> Passage given:
"""
Iowa's state senate passed a bill Monday to extend civil rights protections to gay, lesbian, and transgender people in the state, despite opposition from business interests.

The bill adds sexual orientation and gender identity to a list of protected characteristics under Iowa's Civil Rights Act. Democrats have long supported expanded protections, and they now control the senate, the house, and the governor's office.

The chamber passed the bill on a bipartisan 32-17 vote. It moves now to the state house of representatives, where Iowa Equality board president Sandy Vopalka expects it to have a tougher time.

Among the civil rights bill's opponents of record were the Iowa Association of Business and Industry and Meredith Corp., the Des Moines-based owner of 12 TV stations and publisher of 26 subscription magazines, including Family Circle,Ladies' Home Journal, and Better Homes and Gardens.
"""
> Required task A: According to the passage on the Iowa civil rights bill, what was the vote by which the state senate passed it?
> Required task B: Using the passage on the Iowa civil rights bill, explain how the bill would extend civil rights protections to gay, lesbian, and transgender people.
> Required task C: Print the passage on the Iowa civil rights bill from "The bill adds" to "the governor's office.".

> Supplied data:
"""
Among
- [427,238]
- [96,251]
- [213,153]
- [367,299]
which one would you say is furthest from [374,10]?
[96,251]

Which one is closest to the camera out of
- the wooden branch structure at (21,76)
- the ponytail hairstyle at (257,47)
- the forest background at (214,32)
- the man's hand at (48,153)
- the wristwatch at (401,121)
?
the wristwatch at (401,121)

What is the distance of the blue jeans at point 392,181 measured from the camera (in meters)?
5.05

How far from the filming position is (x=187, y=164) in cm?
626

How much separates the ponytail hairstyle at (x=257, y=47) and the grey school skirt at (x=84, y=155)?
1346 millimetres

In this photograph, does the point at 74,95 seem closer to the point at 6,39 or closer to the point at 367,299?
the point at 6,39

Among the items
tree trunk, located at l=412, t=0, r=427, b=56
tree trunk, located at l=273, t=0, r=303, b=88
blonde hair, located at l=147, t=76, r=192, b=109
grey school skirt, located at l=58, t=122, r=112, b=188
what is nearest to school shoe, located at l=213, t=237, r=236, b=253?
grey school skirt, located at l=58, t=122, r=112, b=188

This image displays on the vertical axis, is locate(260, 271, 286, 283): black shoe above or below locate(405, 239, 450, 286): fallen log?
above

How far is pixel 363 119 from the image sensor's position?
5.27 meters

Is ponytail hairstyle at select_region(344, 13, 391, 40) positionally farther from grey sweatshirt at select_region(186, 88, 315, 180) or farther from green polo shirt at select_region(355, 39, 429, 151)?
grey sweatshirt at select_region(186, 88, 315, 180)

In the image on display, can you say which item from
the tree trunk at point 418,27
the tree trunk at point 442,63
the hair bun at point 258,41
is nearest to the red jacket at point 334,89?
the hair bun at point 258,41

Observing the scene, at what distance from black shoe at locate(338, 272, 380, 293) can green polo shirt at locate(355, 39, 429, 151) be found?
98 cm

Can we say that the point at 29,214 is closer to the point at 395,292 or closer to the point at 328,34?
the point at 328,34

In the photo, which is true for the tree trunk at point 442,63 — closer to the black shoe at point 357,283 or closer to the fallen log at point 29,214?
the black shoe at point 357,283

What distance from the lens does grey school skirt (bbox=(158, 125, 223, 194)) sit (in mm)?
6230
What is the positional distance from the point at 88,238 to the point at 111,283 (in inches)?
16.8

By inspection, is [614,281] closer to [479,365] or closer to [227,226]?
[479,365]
"""
> Correct response A: The senate passed it on a bipartisan 32-17 vote.

> Correct response B: The bill would add sexual orientation and gender identity to the list of protected characteristics under Iowa's Civil Rights Act.

> Correct response C:
The bill adds sexual orientation and gender identity to a list of protected characteristics under Iowa's Civil Rights Act. Democrats have long supported expanded protections, and they now control the senate, the house, and the governor's office.